Мы снова связали пленников и тронулись в путь, но теперь другой дорогой, чтобы у сиу-огаллала было время подумать, где искать своих вожаков. Их исчезновение сыграло еще одну, немаловажную роль: нападение на охотничьи угодья апсарока будет отложено, без предводителя индейцы никогда не примут решения начать войну.
Через десять минут мы прибыли на последнюю стоянку огаллала. Окликнув Фолдера, я опять спросил, где женщина с сыновьями, на что тот мне ответил:
— Ни о какой скво, а тем более о ее детях, я не знаю. Но я много слышал о том, что Виннету и Олд Шеттерхэнд любят справедливость и никогда не судят невиновных!
— Мне жаль тебя. Если бы ты признался, то мог бы надеяться на справедливость. Вчера вечером мы слышали ваш разговор, и нам не нужны доказательства! Может быть, Танчан-хонска будет искренен?
Сиу отрицательно покачал головой и гордо изрек:
— Танчан-хонска не воюет с женщинами и детьми. Он будет молчать.
— Ну что ж, разберемся сами.
Естественно, от места стоянки до той злополучной ямы вели следы. Ночью мы могли их не заметить, а теперь, на рассвете, было ясно видно, что отпечатки ног трех людей и коней вели вдоль леса к кустарнику. Похоже, что верхом ехали индейцы сиу, ведущие пленников. Мне тотчас подумалось о нелишней осторожности, и в этот момент я заметил носки мокасин, выглядывающих из-за широкого дерева. Соскочив с жеребца, я бросился к дереву и увидел старшего сына индеанки. Держа в руке поблескивающий нож, он стоял, готовый на все.
— Ты сын вождя апсарока? — спросил я его. — Меня зовут Олд Шеттерхэнд, а это Виннету — вождь апачей. Где твои мать и брат?
— Уфф! — воскликнул юный индеец. — Олд Шеттерхэнд и Виннету! Мать сказала, что нас хотят спасти, а сейчас сама погибает в яме. Я пошел за целебными листьями — змеи укусили ее!
В его глазах блестели слезы.
— Веди нас! — приказал я ему. — Может, мы сможем помочь!
— Нет, мать умрет, — обреченно произнес парень. — Но я отомщу! Она лежит, как мертвая, а место, куда укусила змея, стало черным...

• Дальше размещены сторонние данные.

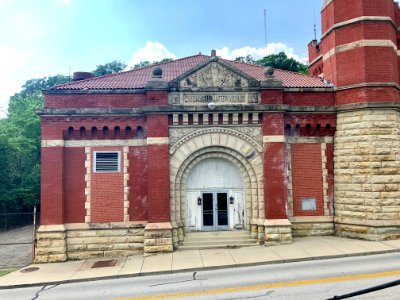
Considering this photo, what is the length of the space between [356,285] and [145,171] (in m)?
9.77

Пройдя шагов двести, мы услышали женский голос, раздававшийся словно из недр земли. Пройдя еще немного, мы продрались сквозь густой молодняк и оказались на краю ямы квадратной формы. Она была около четырех метров в ширину, около двух — в глубину, а внутри, для защиты от проникающей влаги, выложена твердым деревом. Рядом валялся настил, также сработанный из дерева, сверху присыпанный или обросший мхом. Такие ямы обычно вырывали охотники и хранили в них шкуры и меха, если не могли увезти их сразу. Невдалеке стояли два коня, а у дерева — два длинноствольных ружья, на которых болталась пара свежих скальпов.
— Чьи это скальпы?
— Тех, кто охранял нас! Я все расскажу Олд Шеттерхэнду и Виннету, — глаза парня сверкнули, — но сначала прошу помочь матери.
Заглянув в яму, мы увидели большой сломанный сук, послуживший парню лестницей. На дне билась в судорогах скво. Ее частое, прерывистое дыхание сопровождалось стонами. Младший сын, сидевший внизу с изможденным, залитым слезами лицом, держал ее голову на своих коленях. Рядом бесформенной кучей валялись убитые змеи.
Мы быстро спрыгнули вниз. Виннету был моим кровным братом, а потому и мысли наши зачастую совпадали. Вот и теперь мы не сразу кинулись к индеанке, а сначала осмотрели змей — ведь они еще могли представлять опасность. Все три гремучих гада были длиной до трех метров, а их головы испещрены множеством мелких дырочек, словно сделанных острой иглой. Змеи оказались задушенными. Я кивнул вождю апачей, и по его лицу скользнула легкая улыбка — все было ясно без слов.
Только теперь мы повернулись к женщине. Судороги немного ослабли, но индеанка оставалась без сознания. На ее икрах и руках краснели следы укусов, вокруг них образовались посиневшие опухоли. Раны езде не успели почернеть, как утверждал старший сын, — видно, уж очень он боялся за жизнь матери. Мы подняли пострадавшую, а Хаммердал и Холберс вытащили ее наверх, затем вылезли сами, подсадив мальчика.
— Где другие змеи? — обратился я к связанному Фолдеру.
— Мешок остался у одного из сиу, — спокойно ответил бледнолицый.